:: Problem to work on ::
Restate word for word the lines of the material below, from the line with "Upcycled Bottle Lamp" to the line with "Cooperation for the", both lines included, and no others.

:: Dataset excerpts ::
== == ==

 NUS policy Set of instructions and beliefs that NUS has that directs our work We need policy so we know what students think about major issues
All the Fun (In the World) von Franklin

== == ==

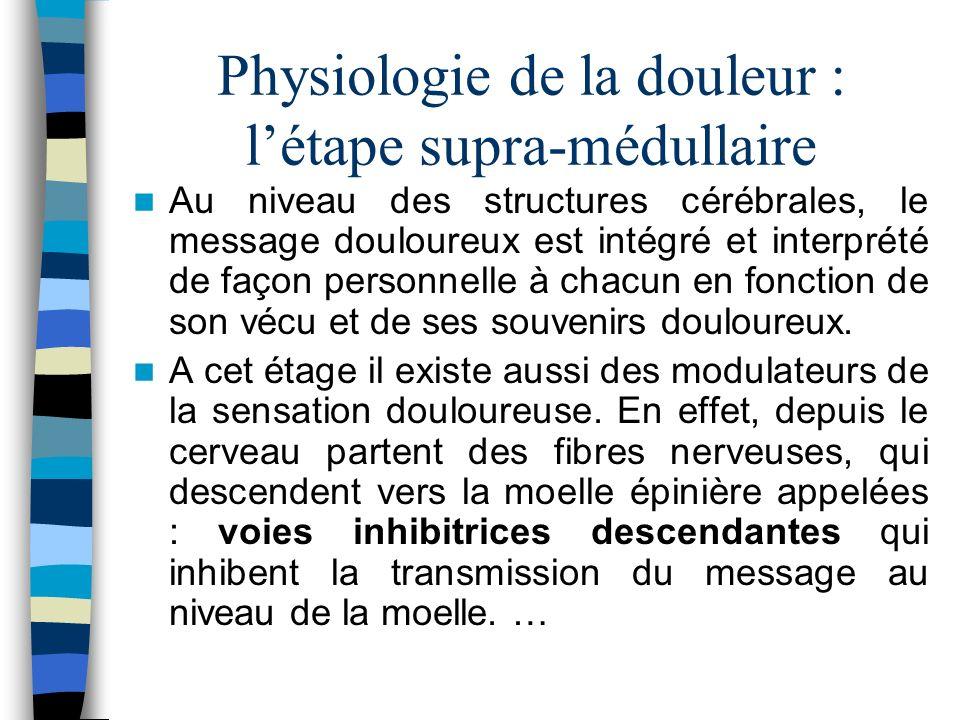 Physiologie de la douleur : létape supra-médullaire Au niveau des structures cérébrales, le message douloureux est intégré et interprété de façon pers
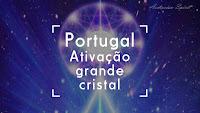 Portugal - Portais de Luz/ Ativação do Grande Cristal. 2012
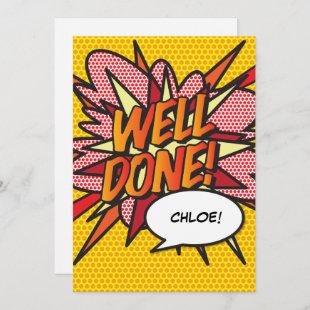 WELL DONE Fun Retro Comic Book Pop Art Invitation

== == ==

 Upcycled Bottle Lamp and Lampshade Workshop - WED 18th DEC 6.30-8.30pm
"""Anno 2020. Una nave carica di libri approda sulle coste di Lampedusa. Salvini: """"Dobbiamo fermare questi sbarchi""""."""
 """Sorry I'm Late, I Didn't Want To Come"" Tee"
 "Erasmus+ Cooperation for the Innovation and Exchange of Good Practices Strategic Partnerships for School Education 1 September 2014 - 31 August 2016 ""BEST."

== == ==

:: Final answer ::
 Upcycled Bottle Lamp and Lampshade Workshop - WED 18th DEC 6.30-8.30pm
"""Anno 2020. Una nave carica di libri approda sulle coste di Lampedusa. Salvini: """"Dobbiamo fermare questi sbarchi""""."""
 """Sorry I'm Late, I Didn't Want To Come"" Tee"
 "Erasmus+ Cooperation for the Innovation and Exchange of Good Practices Strategic Partnerships for School Education 1 September 2014 - 31 August 2016 ""BEST."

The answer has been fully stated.